* **AIM**:
Copy out the lines of the data word for word, from the line containing "How great a" through the last line of the data, with both ends included.

##############################

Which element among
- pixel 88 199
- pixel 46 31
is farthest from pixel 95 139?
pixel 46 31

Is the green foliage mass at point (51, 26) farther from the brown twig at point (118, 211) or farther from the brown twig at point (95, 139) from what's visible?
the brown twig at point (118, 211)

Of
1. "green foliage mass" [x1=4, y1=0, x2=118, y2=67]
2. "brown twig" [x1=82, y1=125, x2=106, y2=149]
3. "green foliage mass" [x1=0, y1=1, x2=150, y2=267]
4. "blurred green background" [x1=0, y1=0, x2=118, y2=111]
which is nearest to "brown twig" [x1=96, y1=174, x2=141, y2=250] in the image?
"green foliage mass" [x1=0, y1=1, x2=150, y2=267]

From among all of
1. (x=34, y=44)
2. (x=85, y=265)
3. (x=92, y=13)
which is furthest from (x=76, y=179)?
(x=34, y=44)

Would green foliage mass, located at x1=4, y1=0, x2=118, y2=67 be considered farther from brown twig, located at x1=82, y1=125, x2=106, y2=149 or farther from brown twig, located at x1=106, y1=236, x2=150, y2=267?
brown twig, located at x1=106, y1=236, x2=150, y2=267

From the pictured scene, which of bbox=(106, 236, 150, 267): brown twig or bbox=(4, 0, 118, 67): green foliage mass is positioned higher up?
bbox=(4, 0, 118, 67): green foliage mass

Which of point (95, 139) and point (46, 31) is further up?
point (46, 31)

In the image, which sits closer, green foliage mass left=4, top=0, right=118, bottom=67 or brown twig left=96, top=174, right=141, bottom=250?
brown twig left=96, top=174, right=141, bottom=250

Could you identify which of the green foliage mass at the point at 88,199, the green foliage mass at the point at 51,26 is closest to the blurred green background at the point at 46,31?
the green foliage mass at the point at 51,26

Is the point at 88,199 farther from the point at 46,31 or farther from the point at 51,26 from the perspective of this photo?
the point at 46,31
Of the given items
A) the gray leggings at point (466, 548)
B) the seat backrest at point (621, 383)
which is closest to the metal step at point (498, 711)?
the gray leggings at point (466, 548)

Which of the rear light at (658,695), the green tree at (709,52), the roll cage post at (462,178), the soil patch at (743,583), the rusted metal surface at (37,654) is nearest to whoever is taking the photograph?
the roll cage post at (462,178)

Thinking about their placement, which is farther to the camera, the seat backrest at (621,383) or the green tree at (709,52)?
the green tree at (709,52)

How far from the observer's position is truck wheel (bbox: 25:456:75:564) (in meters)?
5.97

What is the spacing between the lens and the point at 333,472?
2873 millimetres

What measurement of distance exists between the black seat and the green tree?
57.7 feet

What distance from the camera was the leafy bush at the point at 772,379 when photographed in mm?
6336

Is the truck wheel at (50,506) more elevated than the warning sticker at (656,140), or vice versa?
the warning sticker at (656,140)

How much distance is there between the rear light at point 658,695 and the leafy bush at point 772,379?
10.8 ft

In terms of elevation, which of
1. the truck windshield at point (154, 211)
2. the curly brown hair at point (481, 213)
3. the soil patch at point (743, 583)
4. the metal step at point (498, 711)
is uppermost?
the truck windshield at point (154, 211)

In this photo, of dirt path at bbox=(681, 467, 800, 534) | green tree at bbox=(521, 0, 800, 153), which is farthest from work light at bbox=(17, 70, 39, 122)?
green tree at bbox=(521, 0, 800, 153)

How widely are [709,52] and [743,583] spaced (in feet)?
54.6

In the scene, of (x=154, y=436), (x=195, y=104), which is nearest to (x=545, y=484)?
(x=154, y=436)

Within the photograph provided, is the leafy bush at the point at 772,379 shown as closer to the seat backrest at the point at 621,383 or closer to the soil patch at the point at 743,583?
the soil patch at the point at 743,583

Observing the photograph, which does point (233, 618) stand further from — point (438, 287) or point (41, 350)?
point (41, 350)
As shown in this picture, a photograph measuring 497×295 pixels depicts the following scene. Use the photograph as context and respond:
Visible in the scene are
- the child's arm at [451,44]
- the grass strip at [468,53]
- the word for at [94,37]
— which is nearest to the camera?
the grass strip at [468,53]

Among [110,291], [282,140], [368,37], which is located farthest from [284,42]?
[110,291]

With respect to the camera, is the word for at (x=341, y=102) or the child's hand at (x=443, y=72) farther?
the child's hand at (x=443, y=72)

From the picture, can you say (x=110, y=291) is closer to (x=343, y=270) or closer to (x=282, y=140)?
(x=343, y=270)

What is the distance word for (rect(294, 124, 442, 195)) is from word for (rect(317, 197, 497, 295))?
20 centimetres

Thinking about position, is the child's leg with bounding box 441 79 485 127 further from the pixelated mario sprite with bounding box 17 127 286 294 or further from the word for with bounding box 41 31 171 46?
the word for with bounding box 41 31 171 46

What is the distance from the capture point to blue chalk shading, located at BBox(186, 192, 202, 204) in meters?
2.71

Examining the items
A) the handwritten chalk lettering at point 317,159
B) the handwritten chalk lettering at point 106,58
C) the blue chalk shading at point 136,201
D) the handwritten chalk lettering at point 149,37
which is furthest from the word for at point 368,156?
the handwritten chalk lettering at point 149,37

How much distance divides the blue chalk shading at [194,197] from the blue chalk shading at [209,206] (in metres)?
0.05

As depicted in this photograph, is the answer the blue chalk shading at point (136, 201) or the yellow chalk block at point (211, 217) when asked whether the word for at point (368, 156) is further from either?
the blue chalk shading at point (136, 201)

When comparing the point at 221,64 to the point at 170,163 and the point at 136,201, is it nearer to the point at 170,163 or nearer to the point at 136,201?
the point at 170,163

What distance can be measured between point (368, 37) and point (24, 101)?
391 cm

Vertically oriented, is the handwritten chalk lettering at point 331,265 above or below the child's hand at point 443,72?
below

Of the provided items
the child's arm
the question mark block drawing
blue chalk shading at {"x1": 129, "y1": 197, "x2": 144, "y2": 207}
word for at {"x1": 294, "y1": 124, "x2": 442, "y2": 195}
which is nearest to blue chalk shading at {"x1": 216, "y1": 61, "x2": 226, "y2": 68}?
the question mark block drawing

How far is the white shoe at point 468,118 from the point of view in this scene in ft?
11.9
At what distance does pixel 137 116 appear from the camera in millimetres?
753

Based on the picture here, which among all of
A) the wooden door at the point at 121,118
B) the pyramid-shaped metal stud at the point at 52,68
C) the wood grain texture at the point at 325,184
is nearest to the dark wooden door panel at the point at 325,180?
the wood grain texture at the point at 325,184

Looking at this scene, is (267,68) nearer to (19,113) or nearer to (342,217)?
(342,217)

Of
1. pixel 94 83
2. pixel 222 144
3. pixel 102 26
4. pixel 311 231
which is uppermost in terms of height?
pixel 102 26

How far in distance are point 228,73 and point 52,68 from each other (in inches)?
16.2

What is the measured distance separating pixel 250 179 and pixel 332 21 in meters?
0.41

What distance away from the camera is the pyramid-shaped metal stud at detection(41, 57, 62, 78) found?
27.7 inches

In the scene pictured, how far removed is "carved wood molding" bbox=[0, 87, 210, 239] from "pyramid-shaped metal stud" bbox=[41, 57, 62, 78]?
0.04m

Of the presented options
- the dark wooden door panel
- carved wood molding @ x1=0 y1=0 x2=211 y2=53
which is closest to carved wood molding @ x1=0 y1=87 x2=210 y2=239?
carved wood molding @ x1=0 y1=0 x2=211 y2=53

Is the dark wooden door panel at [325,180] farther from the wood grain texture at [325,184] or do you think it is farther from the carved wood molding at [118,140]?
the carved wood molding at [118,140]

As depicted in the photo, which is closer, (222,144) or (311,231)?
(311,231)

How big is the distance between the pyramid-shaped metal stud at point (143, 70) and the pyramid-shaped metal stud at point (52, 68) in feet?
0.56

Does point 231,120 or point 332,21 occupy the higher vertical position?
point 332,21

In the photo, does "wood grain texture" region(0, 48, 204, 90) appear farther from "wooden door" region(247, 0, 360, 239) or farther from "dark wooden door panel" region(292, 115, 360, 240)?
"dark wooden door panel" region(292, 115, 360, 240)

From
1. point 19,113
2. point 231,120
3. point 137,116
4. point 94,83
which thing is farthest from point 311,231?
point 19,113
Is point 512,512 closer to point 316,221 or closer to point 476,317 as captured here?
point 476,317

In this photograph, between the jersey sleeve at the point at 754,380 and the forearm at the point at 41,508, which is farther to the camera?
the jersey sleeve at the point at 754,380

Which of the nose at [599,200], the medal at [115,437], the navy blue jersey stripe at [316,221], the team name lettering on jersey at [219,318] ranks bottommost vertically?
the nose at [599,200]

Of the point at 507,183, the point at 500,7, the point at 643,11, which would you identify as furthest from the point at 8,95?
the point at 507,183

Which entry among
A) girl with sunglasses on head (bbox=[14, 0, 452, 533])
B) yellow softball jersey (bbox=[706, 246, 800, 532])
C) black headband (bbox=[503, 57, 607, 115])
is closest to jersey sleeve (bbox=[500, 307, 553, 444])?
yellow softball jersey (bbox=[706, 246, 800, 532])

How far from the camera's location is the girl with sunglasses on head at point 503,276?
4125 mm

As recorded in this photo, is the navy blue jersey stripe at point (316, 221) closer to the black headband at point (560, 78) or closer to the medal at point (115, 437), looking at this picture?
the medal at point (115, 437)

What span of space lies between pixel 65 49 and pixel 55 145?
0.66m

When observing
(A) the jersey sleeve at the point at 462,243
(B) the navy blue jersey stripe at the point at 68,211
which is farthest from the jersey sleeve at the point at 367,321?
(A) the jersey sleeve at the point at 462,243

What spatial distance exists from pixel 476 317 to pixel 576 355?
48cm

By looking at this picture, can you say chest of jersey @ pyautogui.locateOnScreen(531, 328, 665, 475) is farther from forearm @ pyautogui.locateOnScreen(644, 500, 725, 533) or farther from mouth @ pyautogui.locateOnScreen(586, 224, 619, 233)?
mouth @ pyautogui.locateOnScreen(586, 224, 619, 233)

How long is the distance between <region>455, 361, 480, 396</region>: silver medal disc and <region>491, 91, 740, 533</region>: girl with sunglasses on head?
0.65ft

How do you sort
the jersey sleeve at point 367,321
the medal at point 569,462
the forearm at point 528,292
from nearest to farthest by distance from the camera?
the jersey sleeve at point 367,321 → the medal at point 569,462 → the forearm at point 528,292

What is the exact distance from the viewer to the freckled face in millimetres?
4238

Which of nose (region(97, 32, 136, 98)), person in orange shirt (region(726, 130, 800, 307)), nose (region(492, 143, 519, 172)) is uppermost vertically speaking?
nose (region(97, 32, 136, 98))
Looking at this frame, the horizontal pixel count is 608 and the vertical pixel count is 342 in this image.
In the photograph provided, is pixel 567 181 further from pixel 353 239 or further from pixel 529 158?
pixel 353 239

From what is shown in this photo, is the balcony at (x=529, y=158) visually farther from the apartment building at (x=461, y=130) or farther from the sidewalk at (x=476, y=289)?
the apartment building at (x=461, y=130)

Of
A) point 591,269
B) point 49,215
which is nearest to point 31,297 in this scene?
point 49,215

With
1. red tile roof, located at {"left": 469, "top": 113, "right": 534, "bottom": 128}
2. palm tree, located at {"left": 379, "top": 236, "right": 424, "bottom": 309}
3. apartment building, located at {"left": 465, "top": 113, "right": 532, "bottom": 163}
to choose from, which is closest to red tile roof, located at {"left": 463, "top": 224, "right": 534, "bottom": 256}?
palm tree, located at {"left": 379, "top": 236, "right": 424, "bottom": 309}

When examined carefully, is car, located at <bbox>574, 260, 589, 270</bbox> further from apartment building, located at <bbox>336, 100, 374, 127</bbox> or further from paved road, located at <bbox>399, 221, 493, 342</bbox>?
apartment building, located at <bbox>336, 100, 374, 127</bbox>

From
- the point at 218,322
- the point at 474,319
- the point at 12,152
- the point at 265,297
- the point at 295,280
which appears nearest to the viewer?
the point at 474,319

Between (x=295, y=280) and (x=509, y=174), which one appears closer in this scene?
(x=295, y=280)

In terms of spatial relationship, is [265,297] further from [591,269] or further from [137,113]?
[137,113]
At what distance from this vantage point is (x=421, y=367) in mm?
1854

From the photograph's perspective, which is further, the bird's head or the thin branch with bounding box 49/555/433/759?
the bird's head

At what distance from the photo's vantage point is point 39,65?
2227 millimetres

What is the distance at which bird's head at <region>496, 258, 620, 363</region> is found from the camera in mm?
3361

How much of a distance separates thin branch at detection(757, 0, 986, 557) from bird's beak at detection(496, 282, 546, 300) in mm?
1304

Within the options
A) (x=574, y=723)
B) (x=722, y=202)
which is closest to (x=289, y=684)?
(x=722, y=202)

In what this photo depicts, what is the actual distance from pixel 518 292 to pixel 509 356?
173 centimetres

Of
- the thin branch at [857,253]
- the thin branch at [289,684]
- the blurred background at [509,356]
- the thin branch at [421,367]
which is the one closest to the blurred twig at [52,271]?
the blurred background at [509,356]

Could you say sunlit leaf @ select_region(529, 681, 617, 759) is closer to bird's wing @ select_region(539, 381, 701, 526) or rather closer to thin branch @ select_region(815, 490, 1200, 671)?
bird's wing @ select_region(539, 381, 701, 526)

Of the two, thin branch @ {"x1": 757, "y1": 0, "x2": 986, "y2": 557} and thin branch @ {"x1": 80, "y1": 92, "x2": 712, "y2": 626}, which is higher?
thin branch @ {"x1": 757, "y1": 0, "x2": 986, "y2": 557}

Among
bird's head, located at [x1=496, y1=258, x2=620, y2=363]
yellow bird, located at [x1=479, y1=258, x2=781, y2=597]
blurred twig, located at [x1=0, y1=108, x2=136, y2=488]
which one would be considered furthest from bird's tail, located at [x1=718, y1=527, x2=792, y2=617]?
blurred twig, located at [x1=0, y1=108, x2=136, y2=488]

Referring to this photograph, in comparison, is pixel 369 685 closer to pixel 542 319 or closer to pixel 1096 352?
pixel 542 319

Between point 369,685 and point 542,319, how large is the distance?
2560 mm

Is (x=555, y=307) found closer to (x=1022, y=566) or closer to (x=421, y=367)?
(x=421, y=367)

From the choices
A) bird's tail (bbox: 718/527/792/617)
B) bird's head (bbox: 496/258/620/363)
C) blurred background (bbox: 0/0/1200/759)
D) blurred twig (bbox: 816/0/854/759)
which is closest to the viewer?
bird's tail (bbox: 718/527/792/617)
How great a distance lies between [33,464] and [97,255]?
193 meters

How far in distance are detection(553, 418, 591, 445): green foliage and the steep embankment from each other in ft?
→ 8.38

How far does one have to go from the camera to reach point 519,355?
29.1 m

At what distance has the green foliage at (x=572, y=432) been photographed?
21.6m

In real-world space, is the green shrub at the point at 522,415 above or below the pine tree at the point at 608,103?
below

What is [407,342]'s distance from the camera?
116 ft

##############################

* **RIGHT ANSWER**:
How great a distance lies between [33,464] and [97,255]?
193 meters

How far in distance are detection(553, 418, 591, 445): green foliage and the steep embankment from each other in ft?
→ 8.38

How far does one have to go from the camera to reach point 519,355?
29.1 m

At what distance has the green foliage at (x=572, y=432) been photographed?
21.6m

In real-world space, is the green shrub at the point at 522,415 above or below the pine tree at the point at 608,103?
below

What is [407,342]'s distance from the camera?
116 ft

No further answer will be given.